--- WHAT THIS TASK INVOLVES ---
Below are records to be repeated exactly. Leave their pictures behind.

--- TASK DATA ---
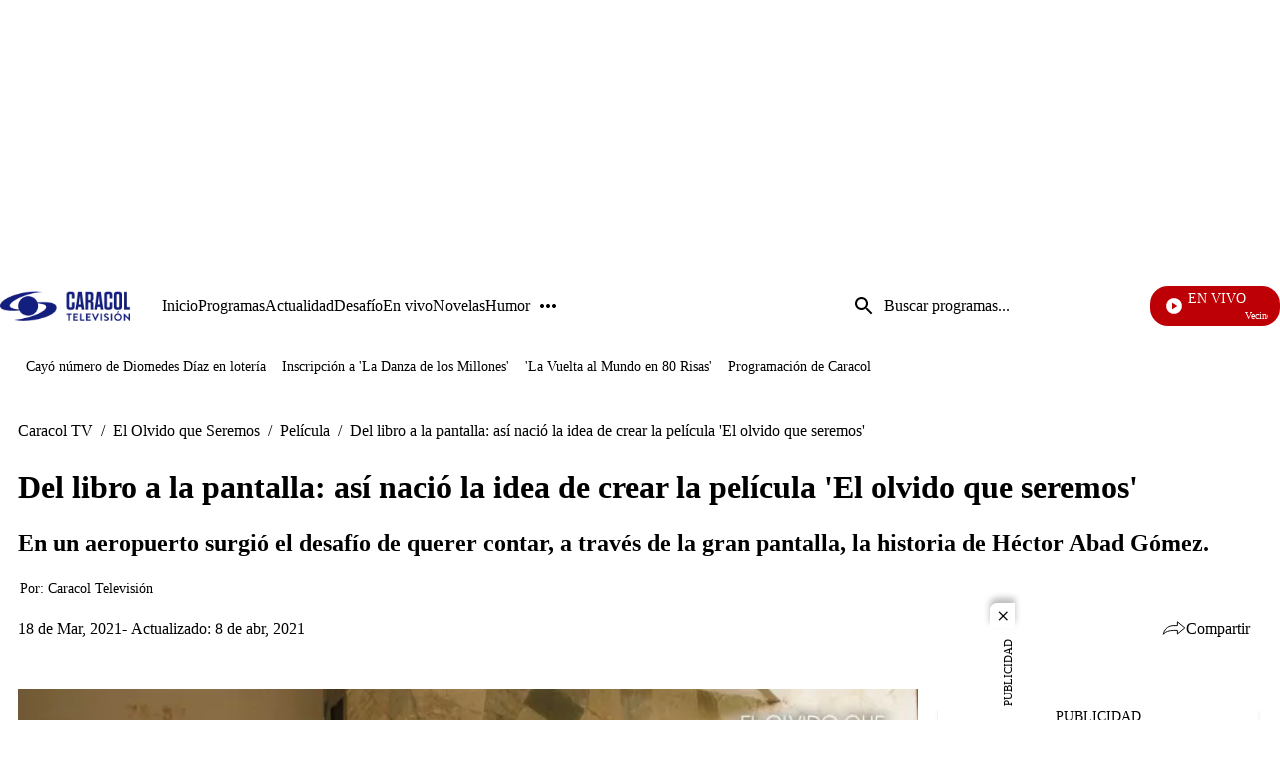

--- FILE ---
content_type: application/javascript; charset=utf-8
request_url: https://fundingchoicesmessages.google.com/f/AGSKWxWeP3P9wqZiiGFOM3tJW9m5AYNgb741uAHOGiYzveVLOl3y5P_W7kDliL4g-5SVcG7g5RixdRFDOS-bY-yw2LUW0CrNbeRBx3lBi_0yfB-KGVAfFXdrJLubaJgYap4eMJaom7ebqllwc50p_nUy06yeV8BedVssW3cmkbqLakyjrdqsUUGuL6LNjcoz/_/thdgoogleadsense./760x120./googleafc._120_600._ads1-
body_size: -1288
content:
window['7e4120d5-4652-41dd-82e2-f0a9a1db8d99'] = true;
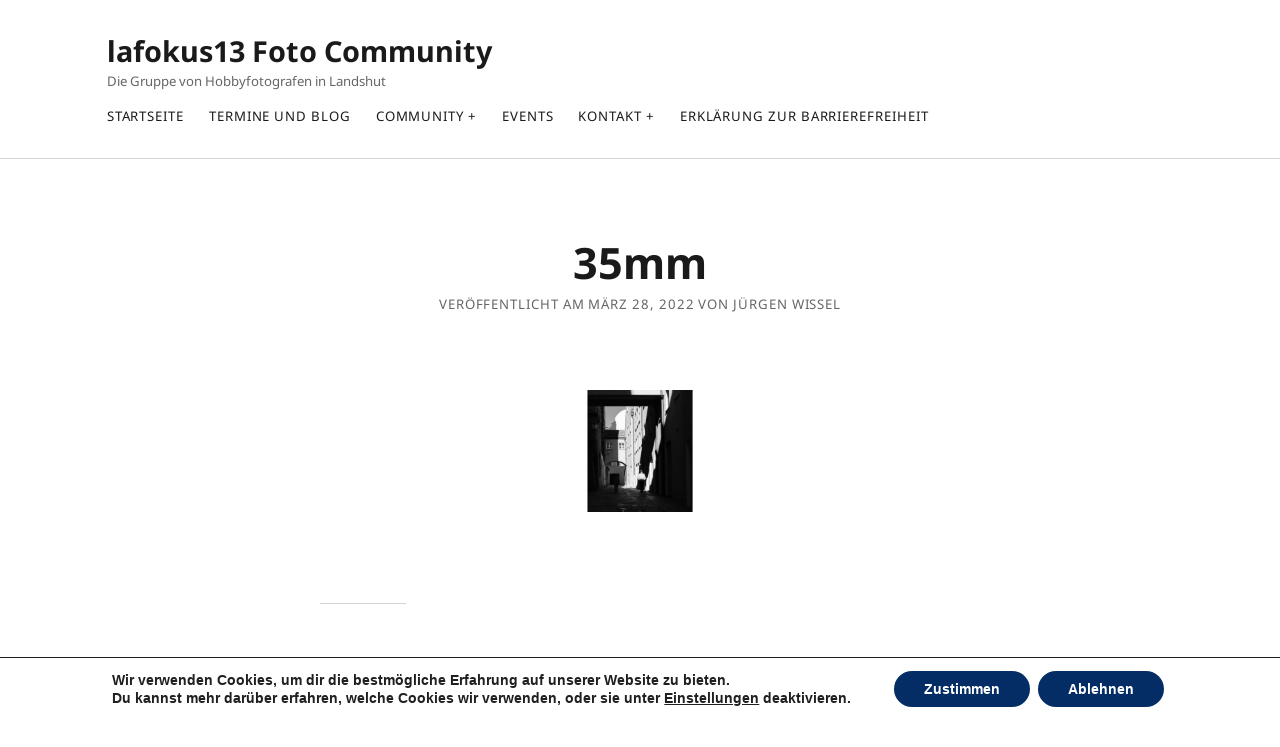

--- FILE ---
content_type: text/css
request_url: https://lafokus13.net/wp-content/themes/founder-child/style.css?ver=6.9
body_size: 72
content:
/**
 * Theme Name:     Founder Child
 * Author:         Juergen Wissel
 * Template:       founder
 * Text Domain:	   founder-child
 * Description:    Founder Schrift vergrößern
 * Version:        1.0
 */

body {
    font-size: 120%;
}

--- WRITTEN REPLY ---
--- FILE ---
content_type: application/javascript; charset=utf-8
request_url: https://fundingchoicesmessages.google.com/f/AGSKWxWeP3P9wqZiiGFOM3tJW9m5AYNgb741uAHOGiYzveVLOl3y5P_W7kDliL4g-5SVcG7g5RixdRFDOS-bY-yw2LUW0CrNbeRBx3lBi_0yfB-KGVAfFXdrJLubaJgYap4eMJaom7ebqllwc50p_nUy06yeV8BedVssW3cmkbqLakyjrdqsUUGuL6LNjcoz/_/thdgoogleadsense./760x120./googleafc._120_600._ads1-
body_size: -1288
content:
window['7e4120d5-4652-41dd-82e2-f0a9a1db8d99'] = true;

--- FILE ---
content_type: text/css
request_url: https://lafokus13.net/wp-content/themes/founder-child/style.css?ver=6.9
body_size: 72
content:
/**
 * Theme Name:     Founder Child
 * Author:         Juergen Wissel
 * Template:       founder
 * Text Domain:	   founder-child
 * Description:    Founder Schrift vergrößern
 * Version:        1.0
 */

body {
    font-size: 120%;
}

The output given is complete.